I materiali con cui è costruita la rendono leggerissima: sui lati il telaio in alluminio è coperto da PVC gommato, rendendo il “touch feeling” perfetto e anti scivolo. Nella parte superiore troviamo il piatto dell’atomizzatore (da 24 mm) mentre al tasto “fire” è stata data una leggera inclinazione per consentire al pollice di posarvisi in maniera assolutamente naturale. Nella parte inferiore c’è il tappo (cavo) di serraggio del vano ospitante l’unica 18650 equipaggiabile mentre tornando alla parte appena sotto al tasto di attivazione, troveremo il generoso schermo del circuito proprietario e i due tasti di selezione.

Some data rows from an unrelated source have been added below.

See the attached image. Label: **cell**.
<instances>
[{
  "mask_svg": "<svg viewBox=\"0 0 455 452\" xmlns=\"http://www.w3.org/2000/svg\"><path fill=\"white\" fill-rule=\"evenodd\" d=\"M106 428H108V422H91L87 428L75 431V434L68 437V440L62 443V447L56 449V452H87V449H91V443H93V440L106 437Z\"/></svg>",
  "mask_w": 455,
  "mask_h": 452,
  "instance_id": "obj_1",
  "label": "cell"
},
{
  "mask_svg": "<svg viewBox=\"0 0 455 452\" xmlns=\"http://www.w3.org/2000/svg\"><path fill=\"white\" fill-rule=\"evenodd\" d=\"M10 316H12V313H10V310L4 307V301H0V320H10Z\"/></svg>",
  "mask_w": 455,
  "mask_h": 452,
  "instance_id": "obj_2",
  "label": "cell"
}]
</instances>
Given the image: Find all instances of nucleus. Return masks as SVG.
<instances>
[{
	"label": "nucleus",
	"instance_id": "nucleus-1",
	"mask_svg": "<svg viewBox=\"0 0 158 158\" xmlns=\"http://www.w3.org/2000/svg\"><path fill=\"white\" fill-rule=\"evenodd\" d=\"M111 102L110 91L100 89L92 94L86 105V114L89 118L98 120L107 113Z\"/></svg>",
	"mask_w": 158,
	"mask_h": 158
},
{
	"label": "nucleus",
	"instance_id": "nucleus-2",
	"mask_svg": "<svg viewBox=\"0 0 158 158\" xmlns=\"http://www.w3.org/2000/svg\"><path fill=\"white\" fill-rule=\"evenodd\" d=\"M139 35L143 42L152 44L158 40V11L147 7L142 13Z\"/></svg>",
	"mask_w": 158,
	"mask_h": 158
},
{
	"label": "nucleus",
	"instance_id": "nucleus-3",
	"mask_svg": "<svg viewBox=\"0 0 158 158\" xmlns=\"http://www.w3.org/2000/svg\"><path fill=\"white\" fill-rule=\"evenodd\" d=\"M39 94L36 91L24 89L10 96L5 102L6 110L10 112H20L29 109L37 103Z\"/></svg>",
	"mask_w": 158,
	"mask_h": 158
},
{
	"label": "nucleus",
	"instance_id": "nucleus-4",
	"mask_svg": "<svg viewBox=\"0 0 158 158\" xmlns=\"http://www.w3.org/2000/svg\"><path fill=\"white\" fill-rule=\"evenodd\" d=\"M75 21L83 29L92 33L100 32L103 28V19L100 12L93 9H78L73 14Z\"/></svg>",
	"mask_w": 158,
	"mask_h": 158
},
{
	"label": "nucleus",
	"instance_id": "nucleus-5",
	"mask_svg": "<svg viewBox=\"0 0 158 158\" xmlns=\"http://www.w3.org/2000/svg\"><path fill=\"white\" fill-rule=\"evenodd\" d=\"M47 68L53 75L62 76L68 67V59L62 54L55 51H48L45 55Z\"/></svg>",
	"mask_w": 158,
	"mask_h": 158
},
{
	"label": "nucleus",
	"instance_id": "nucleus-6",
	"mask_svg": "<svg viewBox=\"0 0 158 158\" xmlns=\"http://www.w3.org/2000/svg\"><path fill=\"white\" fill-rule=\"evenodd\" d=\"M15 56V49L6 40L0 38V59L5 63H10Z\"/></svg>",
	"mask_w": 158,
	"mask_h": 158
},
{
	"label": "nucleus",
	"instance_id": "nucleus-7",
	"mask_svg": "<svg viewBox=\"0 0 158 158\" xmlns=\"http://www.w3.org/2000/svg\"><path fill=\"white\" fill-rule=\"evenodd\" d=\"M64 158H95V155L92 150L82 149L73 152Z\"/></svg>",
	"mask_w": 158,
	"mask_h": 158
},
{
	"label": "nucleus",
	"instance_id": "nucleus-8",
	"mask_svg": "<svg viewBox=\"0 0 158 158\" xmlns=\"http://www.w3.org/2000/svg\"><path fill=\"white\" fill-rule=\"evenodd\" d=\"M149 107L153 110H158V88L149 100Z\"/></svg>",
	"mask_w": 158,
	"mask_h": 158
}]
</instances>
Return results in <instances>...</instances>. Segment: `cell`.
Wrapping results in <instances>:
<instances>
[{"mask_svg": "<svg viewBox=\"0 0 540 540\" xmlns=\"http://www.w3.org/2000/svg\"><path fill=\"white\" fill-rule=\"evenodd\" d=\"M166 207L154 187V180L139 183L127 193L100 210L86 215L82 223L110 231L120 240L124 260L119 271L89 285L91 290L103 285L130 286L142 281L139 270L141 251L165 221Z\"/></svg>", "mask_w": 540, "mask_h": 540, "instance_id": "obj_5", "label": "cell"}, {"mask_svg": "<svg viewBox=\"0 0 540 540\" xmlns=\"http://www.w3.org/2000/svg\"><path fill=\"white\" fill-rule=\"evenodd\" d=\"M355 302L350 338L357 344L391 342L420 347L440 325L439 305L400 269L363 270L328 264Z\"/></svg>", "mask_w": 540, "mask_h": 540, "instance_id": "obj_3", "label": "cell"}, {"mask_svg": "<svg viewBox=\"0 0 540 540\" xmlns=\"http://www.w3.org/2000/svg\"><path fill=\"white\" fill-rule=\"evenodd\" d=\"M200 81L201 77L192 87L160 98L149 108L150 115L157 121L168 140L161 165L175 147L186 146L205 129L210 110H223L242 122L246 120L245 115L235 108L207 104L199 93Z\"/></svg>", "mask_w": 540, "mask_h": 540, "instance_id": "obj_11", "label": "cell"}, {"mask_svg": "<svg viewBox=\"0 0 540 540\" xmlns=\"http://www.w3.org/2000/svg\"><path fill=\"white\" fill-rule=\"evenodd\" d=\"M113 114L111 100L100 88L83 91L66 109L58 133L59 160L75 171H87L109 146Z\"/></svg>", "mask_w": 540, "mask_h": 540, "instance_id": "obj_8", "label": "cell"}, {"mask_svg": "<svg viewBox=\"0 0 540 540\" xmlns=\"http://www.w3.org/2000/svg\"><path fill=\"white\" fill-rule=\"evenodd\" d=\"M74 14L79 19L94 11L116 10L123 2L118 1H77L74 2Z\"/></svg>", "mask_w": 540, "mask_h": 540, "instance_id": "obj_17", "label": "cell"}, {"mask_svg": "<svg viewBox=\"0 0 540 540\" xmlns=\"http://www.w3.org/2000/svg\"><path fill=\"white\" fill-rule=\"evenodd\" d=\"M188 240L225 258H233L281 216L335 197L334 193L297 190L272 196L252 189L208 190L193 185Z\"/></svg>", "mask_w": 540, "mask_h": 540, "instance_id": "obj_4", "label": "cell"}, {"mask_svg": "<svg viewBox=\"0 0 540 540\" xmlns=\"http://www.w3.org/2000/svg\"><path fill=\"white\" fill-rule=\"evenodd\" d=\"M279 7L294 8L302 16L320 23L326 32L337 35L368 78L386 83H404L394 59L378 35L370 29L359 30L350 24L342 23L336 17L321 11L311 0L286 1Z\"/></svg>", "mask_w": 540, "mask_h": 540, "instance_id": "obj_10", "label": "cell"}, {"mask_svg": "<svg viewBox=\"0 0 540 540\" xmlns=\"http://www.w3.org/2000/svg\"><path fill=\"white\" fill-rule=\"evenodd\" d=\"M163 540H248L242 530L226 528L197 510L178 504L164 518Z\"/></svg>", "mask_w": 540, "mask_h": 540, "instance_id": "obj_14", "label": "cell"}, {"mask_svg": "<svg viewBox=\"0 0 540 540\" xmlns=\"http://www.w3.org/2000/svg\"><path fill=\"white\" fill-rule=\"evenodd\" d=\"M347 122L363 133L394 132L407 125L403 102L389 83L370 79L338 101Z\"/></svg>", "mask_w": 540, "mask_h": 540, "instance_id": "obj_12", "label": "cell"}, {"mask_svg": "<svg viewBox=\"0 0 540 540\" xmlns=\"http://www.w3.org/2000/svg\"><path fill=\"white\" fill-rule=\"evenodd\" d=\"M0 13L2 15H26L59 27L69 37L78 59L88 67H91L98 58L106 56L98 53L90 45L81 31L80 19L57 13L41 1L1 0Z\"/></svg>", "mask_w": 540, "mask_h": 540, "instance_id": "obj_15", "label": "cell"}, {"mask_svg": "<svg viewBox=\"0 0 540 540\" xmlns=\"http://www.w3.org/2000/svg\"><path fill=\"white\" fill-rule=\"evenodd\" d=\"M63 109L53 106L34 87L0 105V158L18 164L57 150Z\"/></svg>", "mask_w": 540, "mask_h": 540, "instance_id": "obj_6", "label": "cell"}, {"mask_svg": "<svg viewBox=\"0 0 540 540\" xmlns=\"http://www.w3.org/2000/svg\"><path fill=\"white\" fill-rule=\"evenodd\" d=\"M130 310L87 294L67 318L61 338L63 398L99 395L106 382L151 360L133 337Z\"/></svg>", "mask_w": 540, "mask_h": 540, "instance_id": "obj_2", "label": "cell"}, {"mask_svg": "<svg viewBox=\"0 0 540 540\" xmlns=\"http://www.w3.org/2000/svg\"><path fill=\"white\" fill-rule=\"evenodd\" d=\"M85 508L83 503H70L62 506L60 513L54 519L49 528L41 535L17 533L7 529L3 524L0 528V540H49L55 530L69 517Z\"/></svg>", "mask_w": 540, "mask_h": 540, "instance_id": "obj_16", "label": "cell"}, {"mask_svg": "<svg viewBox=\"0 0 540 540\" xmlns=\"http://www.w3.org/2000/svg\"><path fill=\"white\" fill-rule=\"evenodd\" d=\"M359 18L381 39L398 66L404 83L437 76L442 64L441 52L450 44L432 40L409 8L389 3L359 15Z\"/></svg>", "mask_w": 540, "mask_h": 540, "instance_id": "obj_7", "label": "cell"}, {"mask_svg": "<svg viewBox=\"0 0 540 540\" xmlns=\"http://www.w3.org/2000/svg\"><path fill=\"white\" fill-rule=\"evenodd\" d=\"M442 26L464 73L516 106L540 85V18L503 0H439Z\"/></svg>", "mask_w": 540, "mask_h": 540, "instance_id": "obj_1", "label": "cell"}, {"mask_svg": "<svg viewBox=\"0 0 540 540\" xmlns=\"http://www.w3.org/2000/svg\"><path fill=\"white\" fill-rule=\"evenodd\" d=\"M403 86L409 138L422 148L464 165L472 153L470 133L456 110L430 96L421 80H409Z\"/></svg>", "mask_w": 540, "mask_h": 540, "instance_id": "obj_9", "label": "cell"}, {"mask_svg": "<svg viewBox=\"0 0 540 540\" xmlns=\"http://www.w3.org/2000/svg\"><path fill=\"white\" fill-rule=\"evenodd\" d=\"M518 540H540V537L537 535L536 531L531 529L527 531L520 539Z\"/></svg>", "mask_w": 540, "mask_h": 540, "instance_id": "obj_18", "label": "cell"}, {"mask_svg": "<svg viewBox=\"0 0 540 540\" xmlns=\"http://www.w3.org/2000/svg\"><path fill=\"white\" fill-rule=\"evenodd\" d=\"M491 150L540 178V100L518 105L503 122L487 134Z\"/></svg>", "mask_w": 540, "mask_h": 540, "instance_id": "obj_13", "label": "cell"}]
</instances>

Tutto funziona alla perfezione, rendendo questa box piacevolissima da impugnare.

VOTO BOX: 9.5

CIRCUITO

 

Not bad.

Questo è il primo pensiero che mi è venuto utilizzando questo circuito che fa il suo dovere; ampio display, tasti che non mancano mai un colpo o un’attivazione, modalità ormai onnipresenti (VW, TC, Bypass, V). L’erogazione non è quella di un DNA anche se risulta sempre lineare (erogazione massima 80W) e con margini di attivazione assolutamente in linea con quelli degli altri device di questa fascia.

VOTO: 7

CONCLUSIONI

 

comoda, leggera, poco ingombrante, resistente, bella. Cos’altro potrei dire di questa box se non quello che si evince dalla recensione appena scritta? Vogliamo trovarci qualche pecca? Va bene, l’avrei fatta leggermente più lunga e avrei azzardato portando l’erogazione a 100W dando la possibilità di equipaggiare le celle 2×700, a discapito però di quel prefetto equilibrio tra leggerezza e ingombro ridotto.

Per chi è?

Per il vaper novizio che vuole una box dal design accattivante e da portarsi ovunque ma anche per il vaper esperto che vuole una box bella da vedere, che faccia il proprio lavoro senza troppe pretese e sulla quale montare magari un atom MTL così da non risentire dei soli 80W in relazione all’economia della batteria.